If margin requirements are still too high, small investors can consider trading Brent via CFD platforms. With 100x leverage, a minimum of $20 allows trading 0.01 lots (10 barrels). To reduce leverage, the same 0.01 lot can be traded with $600.

Compared to futures with fixed expiry dates, CFDs allow both long and short positions, offer more flexible leverage ratios, and typically charge no commission, making them more suitable for investors with limited capital who want to participate in the oil market.

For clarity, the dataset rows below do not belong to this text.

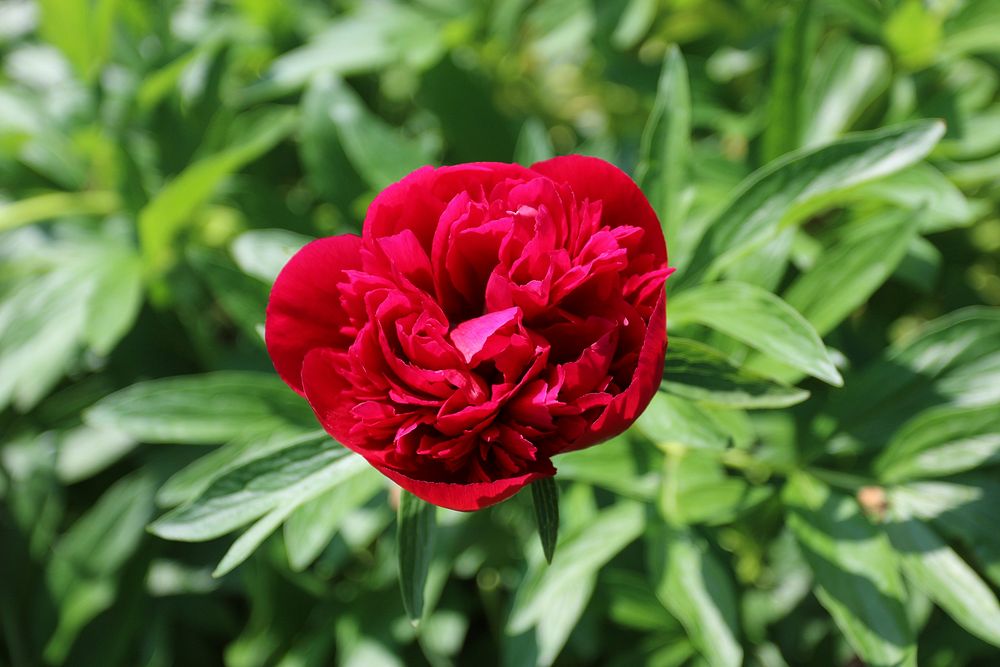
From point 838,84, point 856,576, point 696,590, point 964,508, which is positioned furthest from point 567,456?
point 838,84

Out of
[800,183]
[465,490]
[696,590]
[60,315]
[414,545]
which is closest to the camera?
[465,490]

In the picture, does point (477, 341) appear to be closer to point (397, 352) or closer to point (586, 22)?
point (397, 352)

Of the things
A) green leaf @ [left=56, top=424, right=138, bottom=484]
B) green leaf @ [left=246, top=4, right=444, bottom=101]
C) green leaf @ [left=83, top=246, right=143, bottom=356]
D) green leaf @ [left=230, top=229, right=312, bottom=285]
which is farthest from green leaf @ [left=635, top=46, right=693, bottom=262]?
green leaf @ [left=56, top=424, right=138, bottom=484]

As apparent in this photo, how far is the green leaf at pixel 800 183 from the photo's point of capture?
0.82m

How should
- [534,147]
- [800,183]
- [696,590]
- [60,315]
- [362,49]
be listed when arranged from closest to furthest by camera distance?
1. [800,183]
2. [696,590]
3. [534,147]
4. [60,315]
5. [362,49]

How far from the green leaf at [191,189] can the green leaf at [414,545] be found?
2.03 feet

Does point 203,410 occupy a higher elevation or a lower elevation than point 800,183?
lower

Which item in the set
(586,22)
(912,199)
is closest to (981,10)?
(912,199)

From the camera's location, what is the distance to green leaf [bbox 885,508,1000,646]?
2.91 feet

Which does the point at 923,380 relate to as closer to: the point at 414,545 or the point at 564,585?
the point at 564,585

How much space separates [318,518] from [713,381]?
43cm

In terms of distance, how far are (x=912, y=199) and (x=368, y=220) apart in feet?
2.26

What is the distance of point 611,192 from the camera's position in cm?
69

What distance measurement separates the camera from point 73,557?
1254 mm
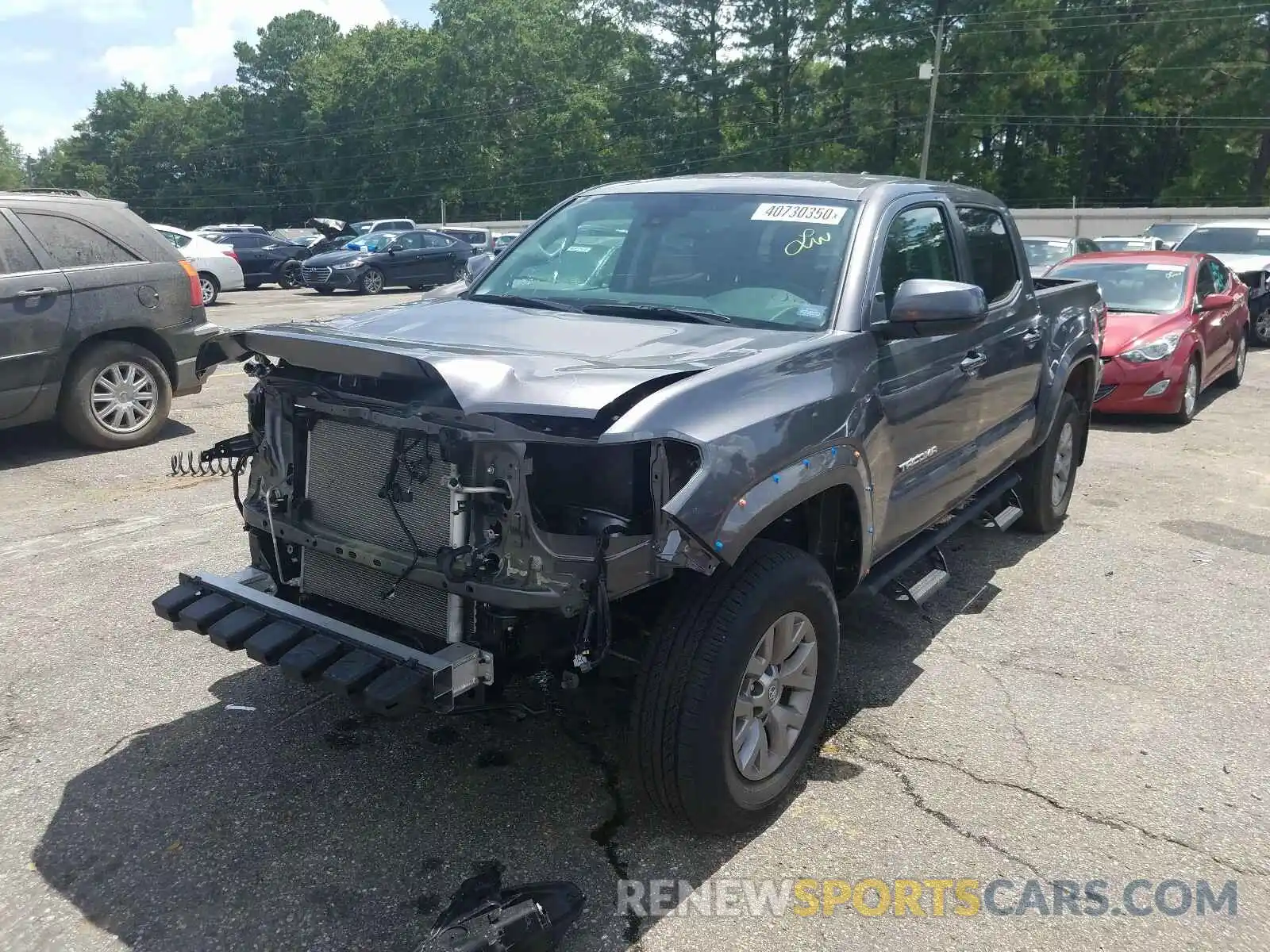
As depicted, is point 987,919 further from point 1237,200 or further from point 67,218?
point 1237,200

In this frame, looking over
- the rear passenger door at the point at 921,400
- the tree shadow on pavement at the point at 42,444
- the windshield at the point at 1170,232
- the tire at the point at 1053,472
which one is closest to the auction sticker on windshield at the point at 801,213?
the rear passenger door at the point at 921,400

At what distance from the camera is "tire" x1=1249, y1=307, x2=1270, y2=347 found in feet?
49.0

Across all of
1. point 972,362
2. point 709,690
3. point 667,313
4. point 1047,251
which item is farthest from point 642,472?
point 1047,251

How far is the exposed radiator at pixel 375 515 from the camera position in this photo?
2975mm

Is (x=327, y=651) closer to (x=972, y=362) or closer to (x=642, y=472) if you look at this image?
(x=642, y=472)

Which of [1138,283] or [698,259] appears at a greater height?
[698,259]

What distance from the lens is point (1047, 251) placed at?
1472cm

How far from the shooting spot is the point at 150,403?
810 centimetres

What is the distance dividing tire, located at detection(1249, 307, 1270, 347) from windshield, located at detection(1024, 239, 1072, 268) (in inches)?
113

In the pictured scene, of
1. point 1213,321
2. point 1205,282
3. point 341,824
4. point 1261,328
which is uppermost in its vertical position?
point 1205,282

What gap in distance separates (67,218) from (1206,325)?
32.6 feet

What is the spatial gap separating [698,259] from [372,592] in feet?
5.96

Practical Tips for Trading Brent Crude Futures

To trade Brent futures effectively, investors should:

Fundamental Focus List

  • OPEC+ meeting decisions and production cut compliance
  • US weekly crude inventory data and shale oil trends
  • Global economic indicators, especially China’s industrial data
  • Middle East geopolitical developments (Iran sanctions, Red Sea crises)

Technical Trading Tips

  • Combine support/resistance levels with moving averages for entry/exit points
  • Control position size before major data releases
  • Use volatility indicators to gauge market tension

Long-term Outlook Shale oil growth and renewable energy development will limit the upside potential of Brent futures in the long run. Unless significant geopolitical conflicts occur or OPEC implements aggressive cuts, prices are unlikely to break above $100 in the medium term.

Summary

As the most representative energy investment tool globally, Brent crude futures’ price movements reflect complex interactions among global energy supply, economic demand, and geopolitical risks. To profit from trading, investors must monitor fundamentals, technical signals, and risk management practices simultaneously. For those with limited capital, mini contracts and CFDs offer more flexible participation, but understanding leverage risks and strictly executing stop-loss orders are essential regardless of the chosen instrument.